Filter these entries, keeping only lines that hold the word "transform".

%%

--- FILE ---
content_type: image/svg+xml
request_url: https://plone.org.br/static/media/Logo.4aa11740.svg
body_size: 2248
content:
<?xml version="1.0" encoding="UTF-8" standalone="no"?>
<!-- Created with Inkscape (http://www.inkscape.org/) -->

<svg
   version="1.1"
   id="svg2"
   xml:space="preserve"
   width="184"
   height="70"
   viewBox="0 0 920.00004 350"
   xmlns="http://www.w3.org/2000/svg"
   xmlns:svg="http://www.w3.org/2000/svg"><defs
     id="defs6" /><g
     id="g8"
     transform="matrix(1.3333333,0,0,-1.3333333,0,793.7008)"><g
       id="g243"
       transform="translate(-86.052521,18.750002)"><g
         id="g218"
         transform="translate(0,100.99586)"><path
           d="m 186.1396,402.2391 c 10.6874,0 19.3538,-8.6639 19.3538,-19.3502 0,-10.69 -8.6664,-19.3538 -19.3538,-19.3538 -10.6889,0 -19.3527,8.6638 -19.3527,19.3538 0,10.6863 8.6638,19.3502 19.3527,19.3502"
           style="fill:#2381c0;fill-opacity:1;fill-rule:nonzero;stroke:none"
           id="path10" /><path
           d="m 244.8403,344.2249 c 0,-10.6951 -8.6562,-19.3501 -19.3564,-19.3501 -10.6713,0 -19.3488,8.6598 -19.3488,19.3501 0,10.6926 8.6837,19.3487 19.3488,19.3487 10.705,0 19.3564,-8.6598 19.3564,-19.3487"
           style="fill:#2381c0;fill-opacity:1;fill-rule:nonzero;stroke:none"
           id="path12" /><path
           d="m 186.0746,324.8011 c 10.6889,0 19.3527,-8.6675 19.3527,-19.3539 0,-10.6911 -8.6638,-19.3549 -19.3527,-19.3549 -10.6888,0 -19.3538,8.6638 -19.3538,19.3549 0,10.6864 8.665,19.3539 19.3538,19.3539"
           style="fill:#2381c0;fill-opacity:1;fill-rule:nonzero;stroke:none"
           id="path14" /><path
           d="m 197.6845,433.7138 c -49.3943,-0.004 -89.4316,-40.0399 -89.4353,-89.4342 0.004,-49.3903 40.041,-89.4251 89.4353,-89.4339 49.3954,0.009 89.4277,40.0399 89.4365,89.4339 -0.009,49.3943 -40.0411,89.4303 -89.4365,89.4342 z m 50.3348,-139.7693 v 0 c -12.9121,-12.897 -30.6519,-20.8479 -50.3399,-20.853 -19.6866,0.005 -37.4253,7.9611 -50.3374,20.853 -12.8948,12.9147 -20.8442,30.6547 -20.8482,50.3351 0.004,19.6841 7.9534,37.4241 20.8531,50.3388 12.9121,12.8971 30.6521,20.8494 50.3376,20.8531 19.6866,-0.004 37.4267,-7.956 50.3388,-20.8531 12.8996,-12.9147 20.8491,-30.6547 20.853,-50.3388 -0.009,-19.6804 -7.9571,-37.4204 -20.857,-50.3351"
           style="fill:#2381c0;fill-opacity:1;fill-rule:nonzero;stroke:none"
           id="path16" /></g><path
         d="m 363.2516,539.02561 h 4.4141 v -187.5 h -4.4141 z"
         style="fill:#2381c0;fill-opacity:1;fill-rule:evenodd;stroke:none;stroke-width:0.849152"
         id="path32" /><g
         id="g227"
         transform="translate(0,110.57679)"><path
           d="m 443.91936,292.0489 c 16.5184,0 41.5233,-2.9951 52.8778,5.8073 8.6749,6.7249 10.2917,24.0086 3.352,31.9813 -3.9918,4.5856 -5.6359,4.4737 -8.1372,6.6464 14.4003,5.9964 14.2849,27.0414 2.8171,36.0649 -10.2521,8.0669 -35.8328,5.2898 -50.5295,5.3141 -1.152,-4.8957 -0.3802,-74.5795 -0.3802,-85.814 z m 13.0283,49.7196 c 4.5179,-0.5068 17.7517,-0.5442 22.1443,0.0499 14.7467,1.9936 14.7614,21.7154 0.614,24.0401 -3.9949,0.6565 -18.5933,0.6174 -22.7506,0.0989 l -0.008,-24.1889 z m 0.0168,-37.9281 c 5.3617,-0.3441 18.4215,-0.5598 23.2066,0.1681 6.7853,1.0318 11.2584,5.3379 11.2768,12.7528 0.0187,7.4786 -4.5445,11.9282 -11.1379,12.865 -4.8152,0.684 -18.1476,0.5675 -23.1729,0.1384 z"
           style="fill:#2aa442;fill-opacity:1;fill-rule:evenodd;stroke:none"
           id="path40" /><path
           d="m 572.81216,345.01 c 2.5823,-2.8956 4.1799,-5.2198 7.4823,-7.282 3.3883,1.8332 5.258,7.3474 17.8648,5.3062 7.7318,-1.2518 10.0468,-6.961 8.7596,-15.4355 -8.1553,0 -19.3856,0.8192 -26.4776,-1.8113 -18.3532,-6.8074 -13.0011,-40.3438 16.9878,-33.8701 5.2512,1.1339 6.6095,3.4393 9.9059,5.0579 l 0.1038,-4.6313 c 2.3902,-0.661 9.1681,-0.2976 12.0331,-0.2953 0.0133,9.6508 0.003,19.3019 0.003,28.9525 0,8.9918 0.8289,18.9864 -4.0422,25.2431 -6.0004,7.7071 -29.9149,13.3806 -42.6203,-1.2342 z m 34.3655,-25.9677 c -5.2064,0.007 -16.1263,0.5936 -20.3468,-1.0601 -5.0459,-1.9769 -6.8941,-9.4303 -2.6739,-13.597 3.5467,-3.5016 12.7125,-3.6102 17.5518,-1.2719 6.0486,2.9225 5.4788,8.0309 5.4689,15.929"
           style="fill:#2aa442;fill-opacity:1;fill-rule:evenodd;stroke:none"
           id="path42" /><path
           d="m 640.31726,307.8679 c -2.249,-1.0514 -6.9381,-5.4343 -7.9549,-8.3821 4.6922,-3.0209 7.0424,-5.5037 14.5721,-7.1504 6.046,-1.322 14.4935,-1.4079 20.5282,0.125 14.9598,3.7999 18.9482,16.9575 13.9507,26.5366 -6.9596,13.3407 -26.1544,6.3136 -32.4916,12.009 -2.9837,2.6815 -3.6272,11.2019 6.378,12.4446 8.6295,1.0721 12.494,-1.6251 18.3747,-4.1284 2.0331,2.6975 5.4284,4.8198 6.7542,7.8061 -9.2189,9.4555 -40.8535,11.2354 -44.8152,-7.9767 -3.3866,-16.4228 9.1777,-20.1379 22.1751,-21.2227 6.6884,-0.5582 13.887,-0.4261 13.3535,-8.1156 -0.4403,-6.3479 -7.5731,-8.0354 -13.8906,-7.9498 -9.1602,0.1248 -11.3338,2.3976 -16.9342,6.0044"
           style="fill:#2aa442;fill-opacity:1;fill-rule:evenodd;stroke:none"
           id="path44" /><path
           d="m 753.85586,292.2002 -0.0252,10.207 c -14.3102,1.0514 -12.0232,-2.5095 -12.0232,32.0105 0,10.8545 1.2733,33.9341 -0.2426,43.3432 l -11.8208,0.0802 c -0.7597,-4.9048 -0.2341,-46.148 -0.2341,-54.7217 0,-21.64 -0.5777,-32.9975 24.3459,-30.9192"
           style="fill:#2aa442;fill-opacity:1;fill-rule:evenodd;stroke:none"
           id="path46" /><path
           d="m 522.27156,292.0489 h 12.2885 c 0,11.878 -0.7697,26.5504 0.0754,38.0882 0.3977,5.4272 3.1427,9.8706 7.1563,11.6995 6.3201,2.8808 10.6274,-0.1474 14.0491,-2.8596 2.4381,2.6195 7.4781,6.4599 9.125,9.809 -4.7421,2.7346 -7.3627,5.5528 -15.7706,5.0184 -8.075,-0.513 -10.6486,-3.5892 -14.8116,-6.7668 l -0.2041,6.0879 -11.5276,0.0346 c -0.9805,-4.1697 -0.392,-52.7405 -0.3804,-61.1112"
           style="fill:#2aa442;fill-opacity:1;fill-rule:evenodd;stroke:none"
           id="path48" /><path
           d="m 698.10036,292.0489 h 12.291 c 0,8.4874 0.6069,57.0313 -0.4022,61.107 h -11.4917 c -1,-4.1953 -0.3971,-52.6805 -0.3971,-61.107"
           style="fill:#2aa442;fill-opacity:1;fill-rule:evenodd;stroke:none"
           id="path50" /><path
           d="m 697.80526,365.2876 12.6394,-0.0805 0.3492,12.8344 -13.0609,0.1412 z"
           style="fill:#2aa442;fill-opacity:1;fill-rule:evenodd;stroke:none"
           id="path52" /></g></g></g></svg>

%%

#### [EXERCISE ANSWER]
     transform="matrix(1.3333333,0,0,-1.3333333,0,793.7008)"><g
       transform="translate(-86.052521,18.750002)"><g
         transform="translate(0,100.99586)"><path
         transform="translate(0,110.57679)"><path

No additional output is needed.